Matching the first point cloud data and the second point cloud data according to a matching algorithm to obtain the external parameter matrix of the radar to be calibrated in a reference coordinate system, where the reference coordinate system is based on the initial position of the reference radar The coordinate system established for the origin.

The above-mentioned radar calibration method, device, computer equipment, storage medium and computer program product obtain the first point cloud data received during the movement of the reference radar according to the preset route, and the second point received by the to-be-calibrated radar in the same scene cloud data; there is at least one position during the movement of the reference radar to the area where the radar to be calibrated is located so that the visible range of the reference radar includes the visible range of the radar to be calibrated; Reflectors of different shapes are installed within the visible range; both the first point cloud data and the second point cloud data include point cloud data reflected by the reflector; the first point cloud data is matched according to a matching algorithm and the second point cloud data to obtain the external parameter matrix of the radar to be calibrated under the reference coordinate system, where the reference coordinate system is a coordinate system established with the initial position of the reference radar as the origin. In the present application, the first point cloud data of the whole scene received during the movement of the reference radar along the preset route is matched with the second point cloud data of the local scene received by multiple radars to be calibrated in the same scene, The external parameter matrix of each radar to be calibrated can be obtained separately, so that the calibration of multiple radars to be calibrated can be completed at the same time, and the calibration efficiency can be greatly improved. At the same time, reflectors of different shapes are installed in the visible range of different radars to be calibrated, which can make the received point cloud data stronger and make the calibration results more accurate.

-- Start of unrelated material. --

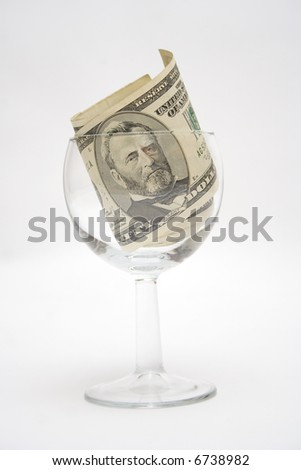 Fifty dollar bills in the glass for wine isolated on light gray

In a sixth aspect, the present application also provides a verification method for radar calibration. The method includes:

Obtain the third point cloud data received by the radar scanning preset reference plane to be verified;

The third point cloud data received by each radar to be verified is converted into the same coordinate system according to the external parameter matrix of the radar to be verified, and the fourth point cloud data is obtained; the external parameter matrix is based on the above radar calibration method get;

Whether the radar calibration result is accurate is determined according to the flatness of the fourth point cloud data.

In a seventh aspect, the present application also provides a verification device for radar calibration. The device includes:

a first verification module, used to obtain the third point cloud data received by the radar scanning preset reference plane to be verified;

The second verification module is used to convert the third point cloud data received by each of the radars to be verified into the same coordinate system according to the external parameter matrix of the radar to be verified to obtain fourth point cloud data; the external parameter The matrix is obtained according to the above radar calibration method;

The third verification module is configured to determine whether the radar calibration result is accurate according to the flatness of the fourth point cloud data.

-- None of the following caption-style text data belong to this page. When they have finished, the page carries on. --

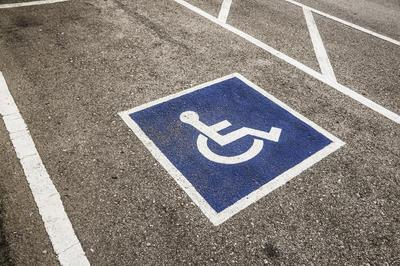disabled parking sign on parking space asphalt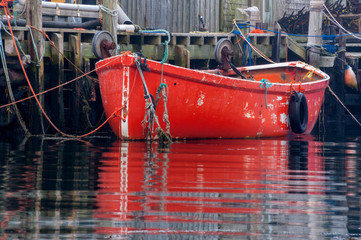 Bright Red Fishing Dory Tied to Dock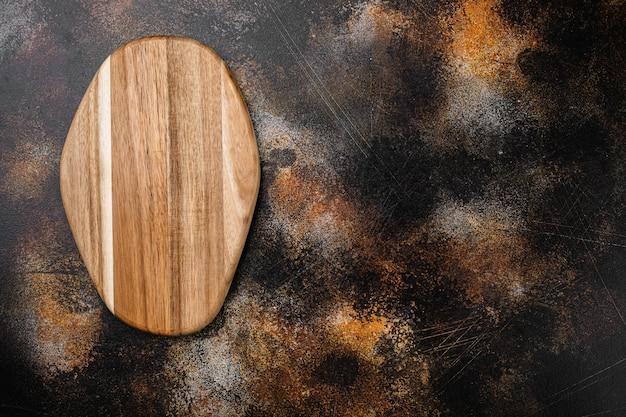 Porysowany zestaw desek do krojenia, płaski widok z góry, z kopią miejsca na tekst lub jedzenie, na starym ciemnym, rustykalnym tle stołu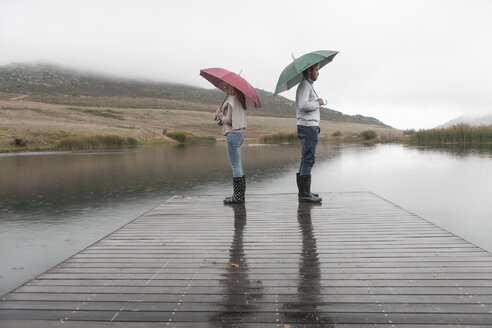 Couple standing in the rain on wooden boardwalk with umbrellas - ZEF006222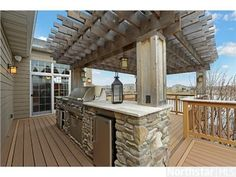 Imagine barbecuing in this amazing outdoor kitchen with stainless steel grill and Pergola ---- 8275 Kelzer Pond Drive, Victoria, MN 55386 —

In an eighth aspect, the present application further provides a computer device. The computer device includes a memory and a processor, the memory stores a computer program, and the processor implements the following steps when executing the computer program:

Obtain the third point cloud data received by the radar scanning preset reference plane to be verified;

The third point cloud data received by each radar to be verified is converted into the same coordinate system according to the external parameter matrix of the radar to be verified, and the fourth point cloud data is obtained; the external parameter matrix is based on the above radar calibration method get;

Whether the radar calibration result is accurate is determined according to the flatness of the fourth point cloud data.

In a ninth aspect, the present application further provides a computer-readable storage medium. The computer-readable storage medium has a computer program stored thereon, and when the computer program is executed by the processor, the following steps are implemented:

Obtain the third point cloud data received by the radar scanning preset reference plane to be verified;

The third point cloud data received by each radar to be verified is converted into the same coordinate system according to the external parameter matrix of the radar to be verified, and the fourth point cloud data is obtained; the external parameter matrix is based on the above radar calibration method get;

Whether the radar calibration result is accurate is determined according to the flatness of the fourth point cloud data.

In a tenth aspect, the present application also provides a computer program product. The computer program product includes a computer program that, when executed by a processor, implements the following steps:

Obtain the third point cloud data received by the radar scanning preset reference plane to be verified;

The third point cloud data received by each radar to be verified is converted into the same coordinate system according to the external parameter matrix of the radar to be verified, and the fourth point cloud data is obtained; the external parameter matrix is based on the above radar calibration method get;

Whether the radar calibration result is accurate is determined according to the flatness of the fourth point cloud data.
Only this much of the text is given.